(Saved data entries)
▼
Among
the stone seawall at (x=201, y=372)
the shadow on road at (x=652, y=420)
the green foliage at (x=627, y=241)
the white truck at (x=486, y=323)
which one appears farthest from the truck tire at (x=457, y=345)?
▲
* WHAT YOU ARE ASKED TO DO
Rewrite the material above with "stone seawall" replaced by "concrete seawall", leaving everything else unchanged.

* RESPONSE
Among
the concrete seawall at (x=201, y=372)
the shadow on road at (x=652, y=420)
the green foliage at (x=627, y=241)
the white truck at (x=486, y=323)
which one appears farthest from the truck tire at (x=457, y=345)?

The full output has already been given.